== Text provided ==
-- BEGIN --
VanDyke confirmed to 9th Circuit despite claims he’s ‘not a Nevadan’

Lawrence VanDyke at his Senate Judiciary Committee confirmation hearing, Oct. 30, 2019. (Committee video screengrab)

WASHINGTON — A conservative Trump administration official with weak ties to Nevada has won a lifetime seat to a powerful appeals court with jurisdiction over the state.

The appointment to the prized seat — held by retiring judge Jay Bybee of Nevada — came over strong objections from both of the state’s U.S. senators. 

Democrats Catherine Cortez Masto and Jacky Rosen were among 44 senators who on Wednesday voted against the nomination of Lawrence VanDyke to the Ninth Circuit Court of Appeals, based in San Francisco. 

Fifty-one senators voted in support of the nomination, and five were absent.

In explaining their opposition, Cortez Masto and Rosen said on the Senate floor Tuesday that VanDyke has no meaningful connection to the state and pointed to his lack of qualifications and his record in support of far-right political views on a variety of social policy issues.
-- END --
== Material provided ==
-- BEGIN --
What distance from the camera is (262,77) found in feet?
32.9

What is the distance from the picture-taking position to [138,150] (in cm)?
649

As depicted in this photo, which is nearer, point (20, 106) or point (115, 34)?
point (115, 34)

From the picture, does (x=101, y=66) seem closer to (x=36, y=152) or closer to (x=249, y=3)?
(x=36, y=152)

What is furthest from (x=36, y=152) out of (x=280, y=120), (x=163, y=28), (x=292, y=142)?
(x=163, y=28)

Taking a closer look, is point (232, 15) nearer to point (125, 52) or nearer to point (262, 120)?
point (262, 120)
-- END --
== Required work ==
a. Reproduce the passage of the VanDyke confirmation article from "VanDyke confirmed to" to "over the state.".
b. List every person the VanDyke confirmation article names by both first and last name.
The entries come from a source unrelated to the article.

== Answers to the problems ==
a.
VanDyke confirmed to 9th Circuit despite claims he’s ‘not a Nevadan’

Lawrence VanDyke at his Senate Judiciary Committee confirmation hearing, Oct. 30, 2019. (Committee video screengrab)

WASHINGTON — A conservative Trump administration official with weak ties to Nevada has won a lifetime seat to a powerful appeals court with jurisdiction over the state.

b. Lawrence VanDyke, Jay Bybee, Catherine Cortez Masto, Jacky Rosen